Automatic Term Relationship Cleaning and Refinement for AGROVOC
Abstract
AGROVOC is a multilingual thesaurus developed and maintained by the Food and Agricultural Organization of the United Nations. Like all thesauri, it contains some explicit semantics, which allow it
to be transformed into an ontology or used as a resource for ontology construction. However, most thesauri, AGROVOC included, give very broad relationships that lack the semantic precision needed in
an ontology. Many relationships in a thesaurus are incorrectly applied or defined too broadly.
Accordingly, extracting ontological relationships from a thesaurus requires data cleaning and refinement of semantic relationships.

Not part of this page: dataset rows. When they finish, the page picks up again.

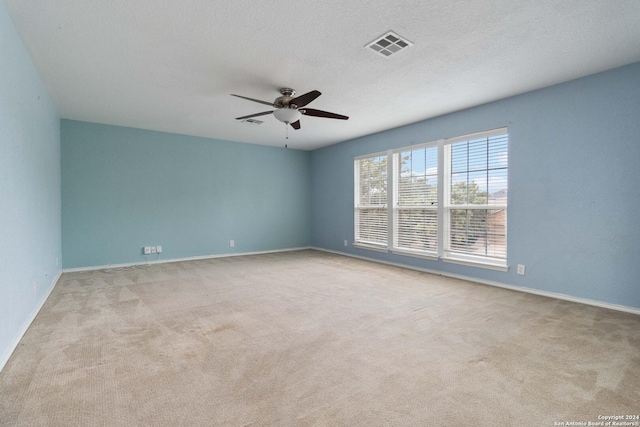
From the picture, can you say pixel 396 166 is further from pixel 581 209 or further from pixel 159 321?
pixel 159 321

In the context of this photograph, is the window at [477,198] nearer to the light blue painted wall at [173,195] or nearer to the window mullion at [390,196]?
the window mullion at [390,196]

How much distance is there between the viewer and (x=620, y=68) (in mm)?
3162

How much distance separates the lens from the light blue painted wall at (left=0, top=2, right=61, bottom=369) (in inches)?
86.0

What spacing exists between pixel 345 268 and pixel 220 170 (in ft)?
11.5

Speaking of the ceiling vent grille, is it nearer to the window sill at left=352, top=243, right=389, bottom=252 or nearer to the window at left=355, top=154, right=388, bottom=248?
the window at left=355, top=154, right=388, bottom=248

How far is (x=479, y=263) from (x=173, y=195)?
18.6 feet

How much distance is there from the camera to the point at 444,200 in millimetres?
4832

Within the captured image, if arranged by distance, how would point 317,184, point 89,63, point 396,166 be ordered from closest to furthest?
1. point 89,63
2. point 396,166
3. point 317,184

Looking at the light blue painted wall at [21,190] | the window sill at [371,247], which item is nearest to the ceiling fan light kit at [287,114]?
the light blue painted wall at [21,190]

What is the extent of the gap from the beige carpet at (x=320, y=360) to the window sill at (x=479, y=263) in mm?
420

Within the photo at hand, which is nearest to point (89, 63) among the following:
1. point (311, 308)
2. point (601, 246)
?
point (311, 308)

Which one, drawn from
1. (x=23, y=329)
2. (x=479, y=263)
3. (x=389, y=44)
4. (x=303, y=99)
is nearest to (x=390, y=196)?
(x=479, y=263)

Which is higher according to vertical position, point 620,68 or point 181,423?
point 620,68

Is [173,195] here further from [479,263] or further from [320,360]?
[479,263]
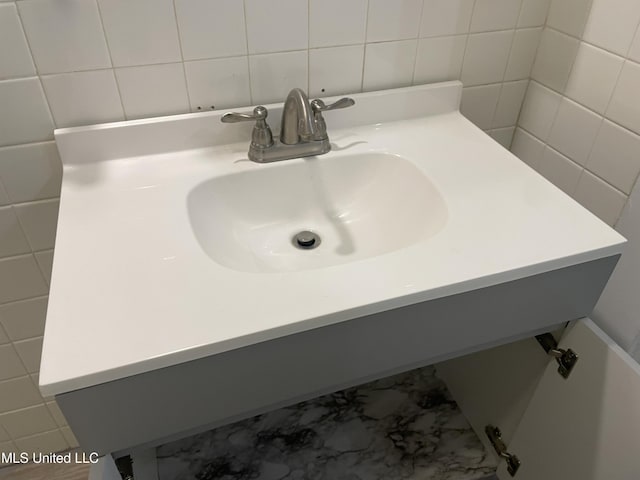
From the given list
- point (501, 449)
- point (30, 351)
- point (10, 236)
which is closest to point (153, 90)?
point (10, 236)

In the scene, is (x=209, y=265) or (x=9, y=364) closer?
(x=209, y=265)

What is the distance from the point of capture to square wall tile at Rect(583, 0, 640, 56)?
0.93 meters

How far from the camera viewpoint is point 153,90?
0.94 meters

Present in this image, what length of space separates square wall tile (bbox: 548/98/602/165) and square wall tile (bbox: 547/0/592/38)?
145 mm

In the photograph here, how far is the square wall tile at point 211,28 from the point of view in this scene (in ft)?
2.89

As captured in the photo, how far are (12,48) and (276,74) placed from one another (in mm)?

This paper presents a hybrid approach for (semi-)automatically detecting these problematic relationships and for suggesting more precisely defined ones. The system consists of three main modules: Rule Acquisition, Detection and Suggestion, and Verification. The Refinement Rule Acquisition module is used to acquire rules specified by experts and through machine learning. The Detection and Suggestion
module uses noun phrase analysis and WordNet alignment to detect incorrect relationships and to suggest more appropriate ones based on the application of the acquired rules. The Verification module is a tool
for confirming the proposed relationships. We are currently trying to apply the learning system with some
semantic relationships to test our method.